DefaultStream, CommittedStream, BufferedStream, PendingStream
var (
// DefaultStream most closely mimics the legacy bigquery
// tabledata.insertAll semantics. Successful inserts are
// committed immediately, and there's no tracking offsets as
// all writes go into a "default" stream that always exists
// for a table.
DefaultStream StreamType = "DEFAULT"
// CommittedStream appends data immediately, but creates a
// discrete stream for the work so that offset tracking can
// be used to track writes.
CommittedStream StreamType = "COMMITTED"
// BufferedStream is a form of checkpointed stream, that allows
// you to advance the offset of visible rows via Flush operations.
//
// NOTE: Buffered Streams are currently in limited preview, and as such
// methods like FlushRows() may yield errors for non-enrolled projects.
BufferedStream StreamType = "BUFFERED"
// PendingStream is a stream in which no data is made visible to
// readers until the stream is finalized and committed explicitly.
PendingStream StreamType = "PENDING"
)
WriterOption
type WriterOption func(*ManagedStream)
WriterOption are variadic options used to configure a ManagedStream instance.
func WithDataOrigin
func WithDataOrigin(dataOrigin string) WriterOption
WithDataOrigin is used to attach an origin context to the instrumentation metrics emitted by the library.
func WithDestinationTable
func WithDestinationTable(destTable string) WriterOption
WithDestinationTable specifies the destination table to which a created stream will append rows. Format of the table:
projects/{projectid}/datasets/{dataset}/tables/{table}
func WithMaxInflightBytes
func WithMaxInflightBytes(n int) WriterOption
WithMaxInflightBytes bounds the inflight append request bytes on the write connection.
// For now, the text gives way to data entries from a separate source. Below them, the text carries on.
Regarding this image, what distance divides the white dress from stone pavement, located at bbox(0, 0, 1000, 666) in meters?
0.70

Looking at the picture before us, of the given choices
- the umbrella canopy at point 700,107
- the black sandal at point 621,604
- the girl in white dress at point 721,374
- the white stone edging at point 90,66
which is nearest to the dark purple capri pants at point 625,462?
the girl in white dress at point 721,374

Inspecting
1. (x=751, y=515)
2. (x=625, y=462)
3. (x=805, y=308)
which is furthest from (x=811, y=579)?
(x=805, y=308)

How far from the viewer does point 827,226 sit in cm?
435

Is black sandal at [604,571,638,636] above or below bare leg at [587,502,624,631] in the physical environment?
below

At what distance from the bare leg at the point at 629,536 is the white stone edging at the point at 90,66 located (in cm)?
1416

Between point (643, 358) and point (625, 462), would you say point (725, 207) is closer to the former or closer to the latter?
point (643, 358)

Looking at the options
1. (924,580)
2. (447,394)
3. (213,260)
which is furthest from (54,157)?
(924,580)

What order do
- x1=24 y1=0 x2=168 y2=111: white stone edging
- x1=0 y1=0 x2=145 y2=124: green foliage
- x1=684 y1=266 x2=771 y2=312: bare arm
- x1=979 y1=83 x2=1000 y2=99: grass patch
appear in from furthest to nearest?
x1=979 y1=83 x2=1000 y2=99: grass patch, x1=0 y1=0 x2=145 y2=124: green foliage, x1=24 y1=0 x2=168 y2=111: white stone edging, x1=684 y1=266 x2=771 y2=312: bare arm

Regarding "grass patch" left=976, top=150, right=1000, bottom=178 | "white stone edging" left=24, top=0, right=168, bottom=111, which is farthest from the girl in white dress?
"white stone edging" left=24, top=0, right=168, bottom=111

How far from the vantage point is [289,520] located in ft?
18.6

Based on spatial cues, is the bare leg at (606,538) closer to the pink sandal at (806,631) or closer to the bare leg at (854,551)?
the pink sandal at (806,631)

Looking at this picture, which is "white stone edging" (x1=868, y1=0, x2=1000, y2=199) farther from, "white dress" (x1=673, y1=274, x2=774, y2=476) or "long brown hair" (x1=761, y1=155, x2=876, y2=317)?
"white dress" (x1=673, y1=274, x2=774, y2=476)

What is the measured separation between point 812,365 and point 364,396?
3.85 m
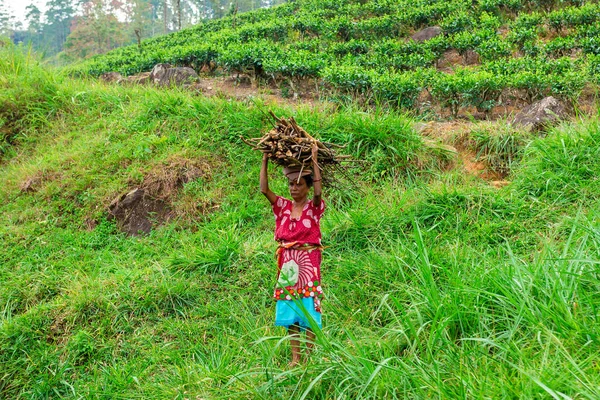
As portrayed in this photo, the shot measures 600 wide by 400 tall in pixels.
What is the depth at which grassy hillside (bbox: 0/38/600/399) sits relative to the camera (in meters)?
2.77

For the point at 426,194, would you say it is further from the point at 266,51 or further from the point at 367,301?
the point at 266,51

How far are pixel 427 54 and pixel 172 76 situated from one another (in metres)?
4.48

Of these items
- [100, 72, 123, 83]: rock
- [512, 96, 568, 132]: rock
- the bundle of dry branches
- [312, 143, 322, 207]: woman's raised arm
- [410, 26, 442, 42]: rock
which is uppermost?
[410, 26, 442, 42]: rock

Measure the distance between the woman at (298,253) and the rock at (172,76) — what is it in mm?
6229

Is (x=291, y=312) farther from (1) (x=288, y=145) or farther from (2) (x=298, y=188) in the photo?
(1) (x=288, y=145)

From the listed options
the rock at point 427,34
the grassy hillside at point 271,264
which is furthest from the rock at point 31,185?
the rock at point 427,34

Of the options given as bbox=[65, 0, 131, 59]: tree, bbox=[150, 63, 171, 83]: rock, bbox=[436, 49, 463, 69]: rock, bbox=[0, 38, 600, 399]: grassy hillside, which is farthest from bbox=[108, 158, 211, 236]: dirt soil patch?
bbox=[65, 0, 131, 59]: tree

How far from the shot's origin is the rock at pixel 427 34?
11.2 metres

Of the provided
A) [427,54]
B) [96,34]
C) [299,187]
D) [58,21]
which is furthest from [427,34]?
[58,21]

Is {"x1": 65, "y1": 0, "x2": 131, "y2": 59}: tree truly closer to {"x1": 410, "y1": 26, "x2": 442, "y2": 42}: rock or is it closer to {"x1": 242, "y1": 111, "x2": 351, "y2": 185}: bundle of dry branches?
{"x1": 410, "y1": 26, "x2": 442, "y2": 42}: rock

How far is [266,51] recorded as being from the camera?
9.68m

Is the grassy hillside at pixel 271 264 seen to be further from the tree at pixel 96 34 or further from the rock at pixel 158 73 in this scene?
the tree at pixel 96 34

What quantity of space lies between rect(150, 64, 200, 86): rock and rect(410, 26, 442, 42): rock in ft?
15.5

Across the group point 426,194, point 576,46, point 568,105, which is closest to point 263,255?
point 426,194
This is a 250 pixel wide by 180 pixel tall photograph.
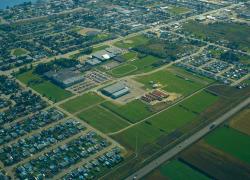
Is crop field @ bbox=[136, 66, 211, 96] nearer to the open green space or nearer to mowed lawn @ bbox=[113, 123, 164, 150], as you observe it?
mowed lawn @ bbox=[113, 123, 164, 150]

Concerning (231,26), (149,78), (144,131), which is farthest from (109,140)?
(231,26)

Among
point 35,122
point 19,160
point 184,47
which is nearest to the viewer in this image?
point 19,160

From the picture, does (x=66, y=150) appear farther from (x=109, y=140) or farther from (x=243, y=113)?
(x=243, y=113)

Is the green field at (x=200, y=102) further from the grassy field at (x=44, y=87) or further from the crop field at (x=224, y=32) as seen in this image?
the crop field at (x=224, y=32)

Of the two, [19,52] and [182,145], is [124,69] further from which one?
[182,145]

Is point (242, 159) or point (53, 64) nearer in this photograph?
point (242, 159)

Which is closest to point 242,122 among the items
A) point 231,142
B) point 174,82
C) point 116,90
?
point 231,142
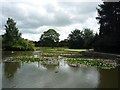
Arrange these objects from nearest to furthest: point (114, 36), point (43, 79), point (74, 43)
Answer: point (43, 79) → point (114, 36) → point (74, 43)

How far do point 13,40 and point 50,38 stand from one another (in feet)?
70.1

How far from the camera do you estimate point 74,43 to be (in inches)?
2495

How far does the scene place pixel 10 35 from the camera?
5078cm

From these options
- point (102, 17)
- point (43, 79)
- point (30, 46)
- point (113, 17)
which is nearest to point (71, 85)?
point (43, 79)

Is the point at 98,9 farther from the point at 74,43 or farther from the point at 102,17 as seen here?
the point at 74,43

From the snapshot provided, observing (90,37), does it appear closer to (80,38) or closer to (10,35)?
(80,38)

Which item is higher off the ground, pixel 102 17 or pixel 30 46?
pixel 102 17

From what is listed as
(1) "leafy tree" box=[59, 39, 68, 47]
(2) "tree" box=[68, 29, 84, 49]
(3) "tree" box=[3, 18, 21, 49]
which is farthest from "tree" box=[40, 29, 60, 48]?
(3) "tree" box=[3, 18, 21, 49]

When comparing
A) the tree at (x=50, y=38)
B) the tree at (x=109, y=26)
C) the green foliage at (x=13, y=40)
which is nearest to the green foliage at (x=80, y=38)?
the tree at (x=50, y=38)

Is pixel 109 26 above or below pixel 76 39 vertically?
above

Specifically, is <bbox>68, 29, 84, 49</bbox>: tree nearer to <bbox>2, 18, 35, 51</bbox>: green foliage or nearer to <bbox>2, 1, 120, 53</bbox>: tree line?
<bbox>2, 1, 120, 53</bbox>: tree line

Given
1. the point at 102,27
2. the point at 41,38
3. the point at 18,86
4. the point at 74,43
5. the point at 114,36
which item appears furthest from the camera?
the point at 41,38

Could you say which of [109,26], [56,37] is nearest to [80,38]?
[56,37]

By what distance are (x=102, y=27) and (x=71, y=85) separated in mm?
27799
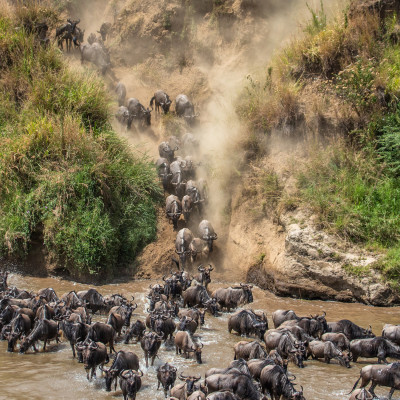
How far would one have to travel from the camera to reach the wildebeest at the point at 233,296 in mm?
11664

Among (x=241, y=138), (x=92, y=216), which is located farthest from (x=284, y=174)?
(x=92, y=216)

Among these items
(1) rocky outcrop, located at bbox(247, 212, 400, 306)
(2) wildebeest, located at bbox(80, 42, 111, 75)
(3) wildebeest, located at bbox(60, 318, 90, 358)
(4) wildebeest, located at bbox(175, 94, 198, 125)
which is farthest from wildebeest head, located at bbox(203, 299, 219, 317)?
(2) wildebeest, located at bbox(80, 42, 111, 75)

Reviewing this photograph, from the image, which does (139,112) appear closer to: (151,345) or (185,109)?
(185,109)

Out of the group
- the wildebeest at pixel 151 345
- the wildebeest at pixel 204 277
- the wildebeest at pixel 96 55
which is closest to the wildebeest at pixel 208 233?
the wildebeest at pixel 204 277

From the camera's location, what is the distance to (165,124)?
18734 mm

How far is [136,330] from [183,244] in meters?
4.71

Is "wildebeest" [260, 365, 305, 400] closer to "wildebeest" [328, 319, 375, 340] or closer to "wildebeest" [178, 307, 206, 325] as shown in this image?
"wildebeest" [328, 319, 375, 340]

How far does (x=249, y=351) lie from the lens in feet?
27.9

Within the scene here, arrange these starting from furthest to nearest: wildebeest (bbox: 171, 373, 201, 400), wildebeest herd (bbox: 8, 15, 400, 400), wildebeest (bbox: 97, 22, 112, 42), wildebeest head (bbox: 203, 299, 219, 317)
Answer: wildebeest (bbox: 97, 22, 112, 42)
wildebeest head (bbox: 203, 299, 219, 317)
wildebeest herd (bbox: 8, 15, 400, 400)
wildebeest (bbox: 171, 373, 201, 400)

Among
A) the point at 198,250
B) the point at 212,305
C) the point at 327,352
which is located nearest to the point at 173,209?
the point at 198,250

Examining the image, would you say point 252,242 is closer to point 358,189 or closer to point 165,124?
point 358,189

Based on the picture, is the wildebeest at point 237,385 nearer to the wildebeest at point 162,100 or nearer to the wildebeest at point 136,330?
the wildebeest at point 136,330

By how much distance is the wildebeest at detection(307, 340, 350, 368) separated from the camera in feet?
28.8

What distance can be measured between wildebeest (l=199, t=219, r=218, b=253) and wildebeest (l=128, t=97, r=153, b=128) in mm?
5772
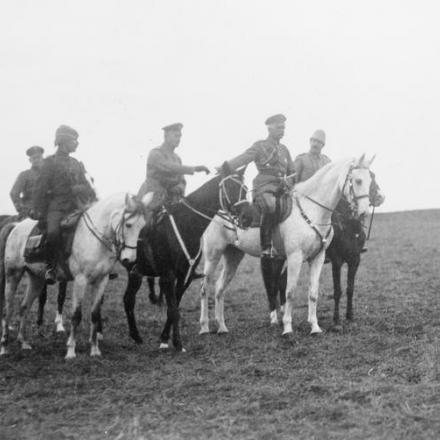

func WithMaxInflightRequests
func WithMaxInflightRequests(n int) WriterOption
WithMaxInflightRequests bounds the inflight appends on the write connection.
func WithSchemaDescriptor
func WithSchemaDescriptor(dp *descriptorpb.DescriptorProto) WriterOption
WithSchemaDescriptor describes the format of the serialized data being sent by AppendRows calls on the stream.
func WithStreamName
func WithStreamName(name string) WriterOption
WithStreamName allows users to set the stream name this writer will append to explicitly. By default, the managed client will create the stream when instantiated if necessary.
Note: Supplying this option causes other options which affect stream construction such as WithStreamType and WithDestinationTable to be ignored.
func WithTraceID
func WithTraceID(traceID string) WriterOption
WithTraceID allows instruments requests to the service with a custom trace prefix. This is generally for diagnostic purposes only.
func WithType
func WithType(st StreamType) WriterOption
WithType sets the stream type for the managed stream.